Ce mélange fait craindre un retour au marchandage stérile qui pourrait profiter au «club des frugaux» (Pays-Bas, Danemark, Autriche, Suède), les Etats membres les moins prompts à faire preuve de solidarité.

Les Pays-Bas ont d’ailleurs jeté de l’huile sur le feu en publiant en amont du Conseil une proposition de fonds de relance «vert», fondé notamment sur des objectifs de réduction des gaz à effet de serre réhaussés, propre à réactiver le clivage Est-Ouest autour de la question environnementale.

Les Etats du Sud de l’Europe et la France, qui militent pour un fonds ad hoc, se tourneront sans doute vers l’Eurogroupe où ne siègent ni le Danemark, ni la Suède, pour trouver une solution.
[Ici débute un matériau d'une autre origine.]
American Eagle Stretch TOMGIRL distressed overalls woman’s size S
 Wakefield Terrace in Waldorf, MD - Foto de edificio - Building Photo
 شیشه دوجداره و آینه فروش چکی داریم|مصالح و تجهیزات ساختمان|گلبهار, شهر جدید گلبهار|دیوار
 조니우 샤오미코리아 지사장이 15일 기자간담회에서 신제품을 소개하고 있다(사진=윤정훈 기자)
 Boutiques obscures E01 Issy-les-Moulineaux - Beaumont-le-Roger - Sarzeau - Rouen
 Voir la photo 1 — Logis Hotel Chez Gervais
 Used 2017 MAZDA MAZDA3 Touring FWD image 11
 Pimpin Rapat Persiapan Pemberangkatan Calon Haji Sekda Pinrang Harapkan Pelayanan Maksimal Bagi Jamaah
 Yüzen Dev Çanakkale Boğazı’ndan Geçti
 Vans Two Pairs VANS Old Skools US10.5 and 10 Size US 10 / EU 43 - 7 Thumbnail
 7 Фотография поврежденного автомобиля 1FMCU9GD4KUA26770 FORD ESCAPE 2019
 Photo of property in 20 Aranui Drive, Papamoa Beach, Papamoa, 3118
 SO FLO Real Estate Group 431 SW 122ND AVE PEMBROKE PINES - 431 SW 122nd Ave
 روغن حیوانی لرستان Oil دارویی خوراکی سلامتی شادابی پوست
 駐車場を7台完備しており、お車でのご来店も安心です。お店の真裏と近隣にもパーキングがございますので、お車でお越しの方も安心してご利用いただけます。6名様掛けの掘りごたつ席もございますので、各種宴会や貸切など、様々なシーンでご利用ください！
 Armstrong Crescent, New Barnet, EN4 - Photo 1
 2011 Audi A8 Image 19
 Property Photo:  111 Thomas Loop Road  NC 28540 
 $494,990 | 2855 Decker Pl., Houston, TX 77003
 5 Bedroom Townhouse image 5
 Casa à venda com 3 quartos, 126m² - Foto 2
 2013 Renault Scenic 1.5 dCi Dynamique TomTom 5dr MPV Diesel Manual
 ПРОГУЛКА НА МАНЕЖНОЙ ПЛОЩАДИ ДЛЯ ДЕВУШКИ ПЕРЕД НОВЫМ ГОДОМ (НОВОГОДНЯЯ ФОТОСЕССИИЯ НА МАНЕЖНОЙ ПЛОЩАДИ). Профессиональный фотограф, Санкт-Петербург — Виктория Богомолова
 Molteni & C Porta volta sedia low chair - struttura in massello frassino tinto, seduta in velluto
Le président de l’Eurogroupe Mario Centeno, qui plaide pour une utilisation du futur budget de la zone euro (BICC) pour relancer l’économie, a promis que les ministres des finances de l'eurozone se pencheraient sur le sujet dans les deux semaines.

Subventions versus prêts

Les discussions ont aussi achoppé sur l’utilisation qui devrait être faite de ces fonds. Pour Emmanuel Macron, «si l’idée est que l’Europe s’endette pour faire des prêts vers d’autres pays, ce n’est pas à la hauteur de la réponse parce que ces prêts viendront s’ajouter aux dettes que ces pays ont déjà». La France et les pays du Sud espèrent plutôt que le fonds, alimenté par de la dette à long terme voire perpétuelle, servira à distribuer des subventions aux Etats en ayant le plus besoin.

Le chancelier autrichien Sebastian Kurz estime au contraire que le fonds doit prêter. «Une mutualisation de la dette ou des eurobonds ne sont pas acceptables. Nous continuerons de coordonner notre position avec les Etats pensant comme nous» a-t-il promis.

La CE tentera essaiera de trouver un compromis composé à la fois de subventions et de prêts. 

Pas des milliards, mais des trillions

Les Vingt-Sept n’ont pas non plus réussi à trouver un terrain d’entente sur le montant qui serait alloué pour la relance. «Cela ne se comptera pas en milliards, mais en trillions», a promis Ursula von der Leyen, qui estime que le fonds pourrait être opérationnel début 2021. Les propositions des Etats membres tablent sur des sommes comprises entre 500 et 1.500 milliards d’euros.

Ce fonds viendra s’ajouter aux trois premières mesures sur lesquelles s’est accordé l’Eurogroupe. Le refinancement des mesures nationales de chômage partiel (SURE, 100 milliards d’euros), le soutien aux entreprises via la Banque européenne d’investissement (BEI, 200 milliards) et le soutien budgétaire assuré par le Mécanisme européen de stabilité (MES, jusqu’à 240 milliards d’euros) devront être opérationnels au plus tard le 1er juin, ont décidé les Vingt-Sept hier. 

Le Conseil a enfin confié à la CE la tâche d’analyser les dégâts économiques pays par pays et secteur par secteur.